After data augmentation with TestTimeAug, the resulting data will have the following format:

```python
image1 = dict(
    inputs=[data_1_1, data_1_2],
    data_sample=[data_sample1_1, data_sample1_2]
)

image2 = dict(
    inputs=[data_2_1, data_2_2],
    data_sample=[data_sample2_1, data_sample2_2]
)

image3 = dict(
    inputs=[data_3_1, data_3_2],
    data_sample=[data_sample3_1, data_sample3_2]
)
```

where `data_{i}_{j}` means the enhanced data, and `data_sample_{i}_{j}` means the ground truth of enhanced data. Then the data will be processed by `Dataloader`, which contributes to the following format:

```python
data_batch = dict(
    inputs = [
              (data_1_1, data_2_1, data_3_1),
              (data_1_2, data_2_2, data_3_2),
             ]
    data_samples=[
         (data_samples1_1, data_samples2_1, data_samples3_1),
         (data_samples1_2, data_samples2_2, data_samples3_2)
     ]
)
```

To facilitate model inferencing, the `BaseTTAModel` will convert the data into the following format:

```python
data_batch_aug1 = dict(
    inputs = (data_1_1, data_2_1, data_3_1),
    data_samples=(data_samples1_1, data_samples2_1, data_samples3_1)
)

data_batch_aug2 = dict(
    inputs = (data_1_2, data_2_2, data_3_2),
    data_samples=(data_samples1_2, data_samples2_2, data_samples3_2)
)
```

At this point, each `data_batch_aug` can be passed directly to the model for inferencing.
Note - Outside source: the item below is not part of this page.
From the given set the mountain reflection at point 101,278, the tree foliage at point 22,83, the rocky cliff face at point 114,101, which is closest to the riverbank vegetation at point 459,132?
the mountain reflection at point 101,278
After the model has performed inferencing, the `BaseTTAModel` will reorganize the predictions as follows for the convenience of merging:

```python
preds = [
    [data_samples1_1, data_samples_1_2],
    [data_samples2_1, data_samples_2_2],
    [data_samples3_1, data_samples_3_2],
]
```

Now that we understand the data flow in TTA, we can override the BaseTTAModel.test_step() method to implement more complex fusion strategies based on specific requirements.